Methods: To investigate the association between EMID2 and nasal polyposis, 49 single-nucleotide polymorphisms (SNPs) were genotyped in 467 asthmatics of Korean ancestry who were stratified further into 114 aspirin exacerbated respiratory disease (AERD) and 353 aspirin-tolerant asthma (ATA) subgroups. From pairwise comparison of the genotyped polymorphisms, 14 major haplotypes (frequency > 0.05) were inferred and selected for association analysis. Differences in the frequency distribution of EMID2 variations between polyp-positive cases and polyp-negative controls were determined using logistic analyses.

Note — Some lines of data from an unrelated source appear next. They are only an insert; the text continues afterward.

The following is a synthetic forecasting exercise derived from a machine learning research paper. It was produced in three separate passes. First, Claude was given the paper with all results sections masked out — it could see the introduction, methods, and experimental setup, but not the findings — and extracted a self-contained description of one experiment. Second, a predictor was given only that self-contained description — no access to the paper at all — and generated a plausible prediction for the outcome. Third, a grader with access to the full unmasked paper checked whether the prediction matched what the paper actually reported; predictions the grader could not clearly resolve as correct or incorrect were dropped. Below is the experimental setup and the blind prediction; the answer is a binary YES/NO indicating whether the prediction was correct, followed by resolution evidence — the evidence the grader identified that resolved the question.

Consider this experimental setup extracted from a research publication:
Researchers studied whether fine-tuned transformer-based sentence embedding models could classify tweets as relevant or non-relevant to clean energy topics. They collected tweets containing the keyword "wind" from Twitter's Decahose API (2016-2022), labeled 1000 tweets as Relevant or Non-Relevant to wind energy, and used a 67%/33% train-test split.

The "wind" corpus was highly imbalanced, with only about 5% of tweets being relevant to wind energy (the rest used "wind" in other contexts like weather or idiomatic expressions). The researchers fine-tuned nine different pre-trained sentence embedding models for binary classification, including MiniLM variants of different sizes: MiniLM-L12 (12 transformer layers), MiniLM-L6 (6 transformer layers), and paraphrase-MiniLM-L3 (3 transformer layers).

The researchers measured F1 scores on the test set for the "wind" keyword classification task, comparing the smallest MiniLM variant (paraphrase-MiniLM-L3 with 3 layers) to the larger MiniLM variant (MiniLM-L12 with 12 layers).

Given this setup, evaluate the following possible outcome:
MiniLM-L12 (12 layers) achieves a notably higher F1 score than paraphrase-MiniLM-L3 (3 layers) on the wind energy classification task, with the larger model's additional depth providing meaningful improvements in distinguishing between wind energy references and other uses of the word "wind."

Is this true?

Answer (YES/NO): YES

Results: Initially, 13 EMID2 variants were significantly associated with the presence of nasal polyps in the overall asthma group (P = 0.0008-0.05, OR = 0.54-1.32 using various modes of genetic inheritance). Although association signals from 12 variants disappeared after multiple testing corrections, the relationship between EMID2_BL1_ht2 and nasal polyposis remained significant via a codominant mechanism (P corr = 0.03). On the other hand, the nominal associations observed between the genetic variants tested for the presence of nasal polyps in AERD (P = 0.003-0.05, OR = 0.25-1.82) and ATA (P = 0.01-0.04, OR = 0.46-10.96) subgroups disappeared after multiple comparisons, suggesting lack of associations.
Conclusions: These preliminary findings suggest that EMID2_BL1_ht2 may be a susceptibility marker of inflammation of the nasal passages among Korean asthma patients.